In the reproducibility report below, turn the paragraph that begins "Notice: The reproducibility variables" into a short bulleted list that keeps its main facts.

Selected excerpt>
==================================================
Notice: The reproducibility variables underlying each score are classified using an automated LLM-based pipeline, validated against a manually labeled dataset. LLM-based classification introduces uncertainty and potential bias; scores should be interpreted as estimates. Full accuracy metrics and methodology are described in [1].

Towards Trustworthy Knowledge Graph Reasoning: An Uncertainty Aware Perspective

Authors: Bo Ni, Yu Wang, Lu Cheng, Erik Blasch, Tyler Derr

AAAI 2025 | Venue PDF | LLM Run Details

Reproducibility Variable Result LLM Response
Research Type Experimental Extensive experiments show that UAG can achieve any pre-defined coverage rate while reducing the prediction set/interval size by 40% on average over the baselines. In this section, we conduct extensive experiments on two widely used multi-hop KGQA datasets (Luo et al. 2024; Sun et al. 2023; Lan et al. 2022). Our experiments are designed to rigorously evaluate the uncertainty quantification performance of UAG, employing standard UQ metrics to assess its effectiveness against state-of-the-art baselines.
==================================================
Dataset excerpts>
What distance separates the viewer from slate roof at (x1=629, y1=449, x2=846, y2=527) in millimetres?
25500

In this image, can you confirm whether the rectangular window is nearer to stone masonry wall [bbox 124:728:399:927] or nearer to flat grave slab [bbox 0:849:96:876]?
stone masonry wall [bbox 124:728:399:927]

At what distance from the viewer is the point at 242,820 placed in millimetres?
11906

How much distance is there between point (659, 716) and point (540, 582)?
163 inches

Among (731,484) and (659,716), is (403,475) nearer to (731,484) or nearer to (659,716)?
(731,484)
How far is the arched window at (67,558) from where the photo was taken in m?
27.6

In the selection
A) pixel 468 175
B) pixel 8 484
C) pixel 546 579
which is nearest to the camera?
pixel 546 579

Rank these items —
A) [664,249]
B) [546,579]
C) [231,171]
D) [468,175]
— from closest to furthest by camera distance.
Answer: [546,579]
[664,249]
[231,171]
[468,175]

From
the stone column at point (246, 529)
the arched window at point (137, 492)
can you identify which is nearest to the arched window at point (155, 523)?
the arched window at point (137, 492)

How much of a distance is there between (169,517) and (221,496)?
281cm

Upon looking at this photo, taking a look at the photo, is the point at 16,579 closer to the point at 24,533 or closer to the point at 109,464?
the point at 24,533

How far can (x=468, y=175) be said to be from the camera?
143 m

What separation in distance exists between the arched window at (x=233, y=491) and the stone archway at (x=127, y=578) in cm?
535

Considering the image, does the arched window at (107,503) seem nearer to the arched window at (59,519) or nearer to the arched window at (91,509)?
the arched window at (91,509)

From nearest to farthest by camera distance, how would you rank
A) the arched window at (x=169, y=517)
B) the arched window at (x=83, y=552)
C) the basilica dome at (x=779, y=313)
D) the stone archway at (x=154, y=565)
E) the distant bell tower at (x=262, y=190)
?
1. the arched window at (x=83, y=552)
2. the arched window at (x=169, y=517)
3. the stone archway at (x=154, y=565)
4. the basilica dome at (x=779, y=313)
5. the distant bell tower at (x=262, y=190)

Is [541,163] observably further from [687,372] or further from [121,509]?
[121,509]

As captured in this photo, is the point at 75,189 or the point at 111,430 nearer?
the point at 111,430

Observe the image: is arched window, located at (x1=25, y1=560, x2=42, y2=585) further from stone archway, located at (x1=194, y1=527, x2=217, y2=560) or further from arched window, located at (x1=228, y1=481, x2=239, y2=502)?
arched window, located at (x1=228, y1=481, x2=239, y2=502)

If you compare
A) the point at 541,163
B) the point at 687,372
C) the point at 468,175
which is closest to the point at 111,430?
==================================================
Expected output>
- An automated LLM-based pipeline classifies the reproducibility variables behind each score.
- The pipeline was validated against a manually labeled dataset.
- LLM-based classification adds uncertainty and potential bias, so scores should be read as estimates.
- Full accuracy metrics and methodology are described in [1].